Texte source >>
——

Mon tour de flambe

Retour sur le marathon de Bruges 2019

10ème marathon, voilà bien un nombre qui en impose ! Pas le nombre en fait, car faites 10 pompes et vous n’impressionnerez que des grand parents prompts à féliciter leur petit fils en lui tendant une friandise « bien méritée ». Non c’est plutôt l’association de 10 et de marathon qui donne, peut être pas des contours, mais plutôt des alentours plus ronflants. Cet exploit n’est pas à la portée du premier kenyan venu. Pour preuve, quand je regarde le palmarès du recordman du monde de la spécialité, Eliud Kipchoge, je ne vois que 13 marathons à son actif. Et encore sur ce total, 2 concernaient des tentatives de record avec une quarantaine de lièvres qui le « portait » littéralement lors de la course, donc je suis en droit de ne pas les comptabiliser. Ainsi, me voilà à une longueur du meilleur marathonien de la planète, et il me semble que cette place soit loin d’être usurpée tant je donne à cette discipline.

 

Afin d’aboutir à ce nombre rond, mon ego et moi avions réussi à traverser la frontière pour nous rendre à Bruges. Fier et confiant suite à une préparation en tout point remarquable, je me demandais si la Belgique ne serait pas trop étroite pour mon ambition. Qu’importe, je semblais avancer en terrain conquis, relevant en chaque regard croisé un mélange d’admiration et déférence envers moi. C’était écrit, je serai grand dans ce petit pays !

 

Séance photo sur un podium déjà installé, autographe pour le retrait du dossard et discussion avec des organisateurs de course, je pouvais m’extraire de ces obligations rapidement afin de me concentrer sur le marathon, et c’est avec un sentiment de sérénité et d’assurance intense, qu’auréolé de mon bracelet indiquant un objectif de 3h15min, j’arrivais sur la ligne de départ. Le speaker n’attendant plus que moi, lança le compte à rebours et la course pouvait débuter sur l’air de The final countdown de Europe.

——

Entrées >>
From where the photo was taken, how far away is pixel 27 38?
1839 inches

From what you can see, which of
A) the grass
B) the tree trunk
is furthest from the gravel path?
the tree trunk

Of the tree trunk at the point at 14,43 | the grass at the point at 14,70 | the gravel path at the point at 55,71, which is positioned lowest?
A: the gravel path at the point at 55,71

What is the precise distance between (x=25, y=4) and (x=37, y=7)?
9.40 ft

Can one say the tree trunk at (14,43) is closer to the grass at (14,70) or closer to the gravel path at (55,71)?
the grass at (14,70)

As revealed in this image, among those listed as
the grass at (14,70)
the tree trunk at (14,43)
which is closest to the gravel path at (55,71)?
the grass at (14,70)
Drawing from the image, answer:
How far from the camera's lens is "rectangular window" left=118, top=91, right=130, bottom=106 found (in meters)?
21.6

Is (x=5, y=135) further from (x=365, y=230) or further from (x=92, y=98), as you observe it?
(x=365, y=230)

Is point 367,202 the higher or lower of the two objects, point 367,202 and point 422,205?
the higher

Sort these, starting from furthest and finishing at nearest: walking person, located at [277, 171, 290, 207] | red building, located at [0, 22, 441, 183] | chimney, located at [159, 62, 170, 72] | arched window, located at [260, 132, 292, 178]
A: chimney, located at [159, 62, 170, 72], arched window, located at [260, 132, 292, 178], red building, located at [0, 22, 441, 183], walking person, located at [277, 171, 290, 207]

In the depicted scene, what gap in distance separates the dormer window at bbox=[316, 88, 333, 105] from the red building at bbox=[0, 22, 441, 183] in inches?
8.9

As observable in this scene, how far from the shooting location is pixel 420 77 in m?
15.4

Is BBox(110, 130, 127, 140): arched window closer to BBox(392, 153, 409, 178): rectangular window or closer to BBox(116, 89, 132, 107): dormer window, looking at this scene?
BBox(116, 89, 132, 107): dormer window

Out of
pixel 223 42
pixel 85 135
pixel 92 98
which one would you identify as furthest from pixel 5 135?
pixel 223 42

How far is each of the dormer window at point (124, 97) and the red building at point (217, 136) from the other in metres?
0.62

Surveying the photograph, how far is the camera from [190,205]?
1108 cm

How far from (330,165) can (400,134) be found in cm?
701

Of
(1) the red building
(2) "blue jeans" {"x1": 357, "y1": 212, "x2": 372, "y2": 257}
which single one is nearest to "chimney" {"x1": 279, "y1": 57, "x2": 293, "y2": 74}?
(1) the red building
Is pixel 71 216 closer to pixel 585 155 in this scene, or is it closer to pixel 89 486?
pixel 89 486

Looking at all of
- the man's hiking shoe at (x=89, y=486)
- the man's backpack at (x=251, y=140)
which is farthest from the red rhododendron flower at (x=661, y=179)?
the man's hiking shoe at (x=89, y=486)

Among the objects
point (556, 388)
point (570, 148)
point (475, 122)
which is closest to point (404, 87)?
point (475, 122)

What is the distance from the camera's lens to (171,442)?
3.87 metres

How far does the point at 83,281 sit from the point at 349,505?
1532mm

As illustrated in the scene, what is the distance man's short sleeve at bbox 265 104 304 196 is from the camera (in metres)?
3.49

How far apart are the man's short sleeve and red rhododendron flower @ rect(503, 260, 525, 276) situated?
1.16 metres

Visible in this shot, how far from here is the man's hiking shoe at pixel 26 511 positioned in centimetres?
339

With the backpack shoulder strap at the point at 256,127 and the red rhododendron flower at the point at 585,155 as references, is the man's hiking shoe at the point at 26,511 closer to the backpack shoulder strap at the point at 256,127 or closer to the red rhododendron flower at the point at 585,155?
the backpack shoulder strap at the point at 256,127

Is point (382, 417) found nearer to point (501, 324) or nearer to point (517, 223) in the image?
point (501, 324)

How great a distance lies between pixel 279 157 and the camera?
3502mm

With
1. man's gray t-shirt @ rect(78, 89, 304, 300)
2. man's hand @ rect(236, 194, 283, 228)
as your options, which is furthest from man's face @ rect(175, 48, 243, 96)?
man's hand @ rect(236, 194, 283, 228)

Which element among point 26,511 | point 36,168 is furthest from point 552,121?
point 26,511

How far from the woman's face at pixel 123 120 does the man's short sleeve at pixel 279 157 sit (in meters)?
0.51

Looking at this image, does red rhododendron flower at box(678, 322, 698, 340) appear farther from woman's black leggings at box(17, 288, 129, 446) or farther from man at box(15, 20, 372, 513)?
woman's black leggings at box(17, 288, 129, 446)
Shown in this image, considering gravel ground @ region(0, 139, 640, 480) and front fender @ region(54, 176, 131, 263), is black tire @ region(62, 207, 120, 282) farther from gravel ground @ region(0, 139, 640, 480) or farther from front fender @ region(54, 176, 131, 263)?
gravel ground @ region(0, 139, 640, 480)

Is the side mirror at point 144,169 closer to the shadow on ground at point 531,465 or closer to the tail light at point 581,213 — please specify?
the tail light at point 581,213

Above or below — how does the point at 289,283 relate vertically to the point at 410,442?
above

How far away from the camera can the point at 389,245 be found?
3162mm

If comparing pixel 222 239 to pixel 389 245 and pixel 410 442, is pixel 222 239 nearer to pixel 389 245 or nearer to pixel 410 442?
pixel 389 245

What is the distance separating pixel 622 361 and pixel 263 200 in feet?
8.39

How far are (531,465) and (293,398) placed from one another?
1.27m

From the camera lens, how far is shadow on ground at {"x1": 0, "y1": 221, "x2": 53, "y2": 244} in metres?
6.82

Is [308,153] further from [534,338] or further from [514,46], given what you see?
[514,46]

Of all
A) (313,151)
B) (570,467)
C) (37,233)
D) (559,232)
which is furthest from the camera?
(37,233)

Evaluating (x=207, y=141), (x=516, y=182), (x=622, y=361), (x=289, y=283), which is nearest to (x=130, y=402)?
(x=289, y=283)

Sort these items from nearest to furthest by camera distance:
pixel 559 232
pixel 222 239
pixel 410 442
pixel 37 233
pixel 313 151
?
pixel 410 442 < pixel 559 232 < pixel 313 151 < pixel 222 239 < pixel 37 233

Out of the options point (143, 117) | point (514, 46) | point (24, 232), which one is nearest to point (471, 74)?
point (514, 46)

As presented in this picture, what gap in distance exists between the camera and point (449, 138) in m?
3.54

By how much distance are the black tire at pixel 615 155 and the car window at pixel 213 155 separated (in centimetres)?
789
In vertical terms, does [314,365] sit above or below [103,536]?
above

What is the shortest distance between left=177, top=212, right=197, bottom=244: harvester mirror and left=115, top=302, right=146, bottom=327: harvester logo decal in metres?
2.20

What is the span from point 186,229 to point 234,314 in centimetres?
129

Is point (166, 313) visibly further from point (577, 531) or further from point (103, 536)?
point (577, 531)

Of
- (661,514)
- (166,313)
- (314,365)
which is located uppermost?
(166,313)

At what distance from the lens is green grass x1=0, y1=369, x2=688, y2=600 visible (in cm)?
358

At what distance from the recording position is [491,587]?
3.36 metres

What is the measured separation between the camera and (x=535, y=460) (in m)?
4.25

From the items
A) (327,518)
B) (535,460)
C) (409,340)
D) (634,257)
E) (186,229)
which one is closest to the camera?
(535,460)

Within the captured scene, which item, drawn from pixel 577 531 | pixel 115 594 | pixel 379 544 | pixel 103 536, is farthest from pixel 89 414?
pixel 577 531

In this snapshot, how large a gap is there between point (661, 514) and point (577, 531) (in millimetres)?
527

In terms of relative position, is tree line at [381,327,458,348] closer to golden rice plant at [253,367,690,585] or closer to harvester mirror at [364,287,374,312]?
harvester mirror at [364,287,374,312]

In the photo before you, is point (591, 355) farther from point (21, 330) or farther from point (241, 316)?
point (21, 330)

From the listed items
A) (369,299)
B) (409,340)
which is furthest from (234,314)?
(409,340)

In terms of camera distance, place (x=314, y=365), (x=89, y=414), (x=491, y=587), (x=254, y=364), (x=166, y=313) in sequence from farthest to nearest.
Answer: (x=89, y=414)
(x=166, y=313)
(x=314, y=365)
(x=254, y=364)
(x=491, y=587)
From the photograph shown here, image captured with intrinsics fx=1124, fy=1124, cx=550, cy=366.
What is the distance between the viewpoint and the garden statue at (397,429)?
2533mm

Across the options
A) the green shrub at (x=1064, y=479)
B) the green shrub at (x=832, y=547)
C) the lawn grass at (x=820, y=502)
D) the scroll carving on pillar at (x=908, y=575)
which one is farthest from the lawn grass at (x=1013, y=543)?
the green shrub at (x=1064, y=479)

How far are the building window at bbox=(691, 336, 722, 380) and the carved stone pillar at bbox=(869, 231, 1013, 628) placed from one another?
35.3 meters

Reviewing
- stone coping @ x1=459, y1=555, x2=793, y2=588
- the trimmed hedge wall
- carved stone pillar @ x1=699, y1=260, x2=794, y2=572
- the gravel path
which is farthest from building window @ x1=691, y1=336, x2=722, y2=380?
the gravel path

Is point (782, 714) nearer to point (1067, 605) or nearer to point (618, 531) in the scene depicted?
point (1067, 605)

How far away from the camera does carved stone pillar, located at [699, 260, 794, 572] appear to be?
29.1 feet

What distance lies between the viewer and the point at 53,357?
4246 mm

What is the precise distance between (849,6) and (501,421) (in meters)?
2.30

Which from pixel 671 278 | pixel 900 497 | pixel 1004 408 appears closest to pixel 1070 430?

——

Exercices à traiter >>
#1 Répondez à ces questions sur le récit du marathon de Bruges :
(a) Combien de marathons Eliud Kipchoge compte-t-il à son actif ?
(b) Quel objectif de temps le bracelet du coureur indiquait-il ?
(c) Sur quel morceau le compte à rebours du départ est-il lancé ?
#2 Poursuivez le récit du marathon de Bruges après sa dernière phrase.

Résultats >>
#1
(a) 13 marathons.
(b) 3h15min.
(c) The final countdown de Europe.

#2
Très vite je sentis que mes jambes allaient m’emmener très vite très loin, que les 20km nous séparant de la mer allaient vite être avalés et que je serai rapidement de retour dans la ville afin de franchir, peut être pas en vainqueur mais tout du moins en patron, la ligne d’arrivée. Tout ceci m’apparaissant comme une simple formalité, je pouvais dès lors me concentrer sur l’ovation que semblait réserver le public à mon passage et l’honorer d’un salut sinon royal, tout du moins princier. Je n’entendis que des « Allez Gilles », « T’es le meilleur ! », « Tu vas gagner ! » (la langue parlée étant le flamand dans cette région, je me permets de vous offrir la version traduite) sur la première moitié de la course. Mais peut-être est-ce un grain de sable qui se mit dans ma chaussure lorsque nous étions sur la plage au 22ème km, en tout cas une sensation étrange vint à moi. Aurai-je présumé de ma force ?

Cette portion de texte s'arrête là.